What to produce
Transcribe the entries below word for word, starting at the line that contains "Is the point" and ending at the line that contains "3. the drum barrel body at point 124,135". Leave the pictures out.

┄┄┄┄┄┄┄┄┄┄

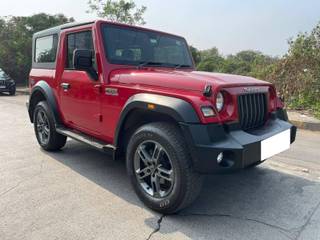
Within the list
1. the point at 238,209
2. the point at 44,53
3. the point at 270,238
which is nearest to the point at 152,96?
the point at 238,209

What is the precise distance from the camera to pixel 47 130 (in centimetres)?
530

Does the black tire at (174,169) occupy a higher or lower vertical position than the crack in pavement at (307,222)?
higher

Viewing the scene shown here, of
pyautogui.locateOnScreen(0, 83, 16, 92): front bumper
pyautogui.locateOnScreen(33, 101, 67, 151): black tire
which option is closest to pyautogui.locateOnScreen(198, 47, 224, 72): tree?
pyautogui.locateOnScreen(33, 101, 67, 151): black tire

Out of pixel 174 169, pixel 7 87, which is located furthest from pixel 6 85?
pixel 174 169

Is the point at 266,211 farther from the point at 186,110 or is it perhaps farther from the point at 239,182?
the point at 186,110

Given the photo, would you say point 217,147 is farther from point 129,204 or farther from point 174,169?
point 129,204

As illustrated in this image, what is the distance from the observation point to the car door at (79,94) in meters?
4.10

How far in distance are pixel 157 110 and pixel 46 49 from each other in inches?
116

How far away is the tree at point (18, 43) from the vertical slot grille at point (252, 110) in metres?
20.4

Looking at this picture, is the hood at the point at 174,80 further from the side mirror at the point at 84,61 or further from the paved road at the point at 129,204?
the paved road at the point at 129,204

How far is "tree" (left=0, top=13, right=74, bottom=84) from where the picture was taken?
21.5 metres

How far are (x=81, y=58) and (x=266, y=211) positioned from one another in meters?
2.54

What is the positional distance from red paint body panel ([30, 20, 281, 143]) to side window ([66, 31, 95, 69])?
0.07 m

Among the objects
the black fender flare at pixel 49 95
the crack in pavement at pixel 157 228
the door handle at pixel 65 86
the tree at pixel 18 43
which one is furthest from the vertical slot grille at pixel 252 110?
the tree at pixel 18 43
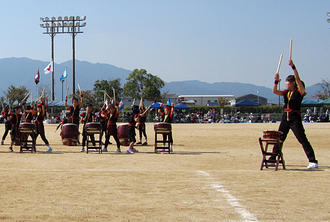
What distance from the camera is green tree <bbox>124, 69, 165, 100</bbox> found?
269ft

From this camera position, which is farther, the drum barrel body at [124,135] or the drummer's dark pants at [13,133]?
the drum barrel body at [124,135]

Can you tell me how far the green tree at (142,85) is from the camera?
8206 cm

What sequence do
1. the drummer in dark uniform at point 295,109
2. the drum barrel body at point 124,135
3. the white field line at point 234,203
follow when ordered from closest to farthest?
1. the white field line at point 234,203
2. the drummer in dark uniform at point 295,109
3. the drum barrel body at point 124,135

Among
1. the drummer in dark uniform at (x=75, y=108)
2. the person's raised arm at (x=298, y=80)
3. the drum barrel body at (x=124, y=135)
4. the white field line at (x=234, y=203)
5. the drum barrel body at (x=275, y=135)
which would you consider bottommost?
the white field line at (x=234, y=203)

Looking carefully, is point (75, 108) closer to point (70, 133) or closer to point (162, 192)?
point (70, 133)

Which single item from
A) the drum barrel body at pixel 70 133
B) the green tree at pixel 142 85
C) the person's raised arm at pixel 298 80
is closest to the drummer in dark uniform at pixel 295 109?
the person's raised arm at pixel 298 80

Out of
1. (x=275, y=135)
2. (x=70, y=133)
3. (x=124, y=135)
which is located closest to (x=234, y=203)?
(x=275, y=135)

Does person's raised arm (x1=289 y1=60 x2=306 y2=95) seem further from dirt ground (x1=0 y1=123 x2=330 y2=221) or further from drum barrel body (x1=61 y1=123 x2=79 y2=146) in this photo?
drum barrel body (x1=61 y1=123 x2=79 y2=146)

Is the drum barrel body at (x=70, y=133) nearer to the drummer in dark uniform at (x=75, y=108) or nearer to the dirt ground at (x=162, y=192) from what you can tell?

┄┄┄┄┄┄┄┄┄┄

Task result
Is the point at 266,211 farther from the point at 186,110 or is it perhaps farther from the point at 239,182?
the point at 186,110

Given the photo, would you say point 217,147 is farther from point 129,204 or farther from point 174,169?
point 129,204

As illustrated in this image, what is the distance from the observation point to the car door at (79,94) in meters?
4.10

How far in distance are pixel 157 110 and pixel 46 49 from each other in inches?
116

How far away is the tree at point (18, 43) from the vertical slot grille at point (252, 110) in metres?
20.4

Looking at this picture, is the hood at the point at 174,80 further from the side mirror at the point at 84,61 or further from the paved road at the point at 129,204?
the paved road at the point at 129,204

How far is "tree" (left=0, top=13, right=74, bottom=84) from where the picture was taken?
21.5 metres

How far are (x=81, y=58) and (x=266, y=211) positioned from one another in meters?
2.54

What is the positional distance from red paint body panel ([30, 20, 281, 143]) to side window ([66, 31, 95, 69])?
0.07 m

Among the objects
the black fender flare at pixel 49 95
the crack in pavement at pixel 157 228
the door handle at pixel 65 86
the tree at pixel 18 43
which one is furthest from the vertical slot grille at pixel 252 110?
the tree at pixel 18 43
What distance from the camera is green tree <bbox>124, 69, 165, 100</bbox> found?
269ft

From this camera position, which is farther, the drum barrel body at [124,135] or the drummer's dark pants at [13,133]?
the drum barrel body at [124,135]

Can you tell me how far the green tree at (142,85) is from the camera?
8206 cm

What sequence do
1. the drummer in dark uniform at point 295,109
2. the drum barrel body at point 124,135
3. the white field line at point 234,203
follow when ordered from closest to farthest?
1. the white field line at point 234,203
2. the drummer in dark uniform at point 295,109
3. the drum barrel body at point 124,135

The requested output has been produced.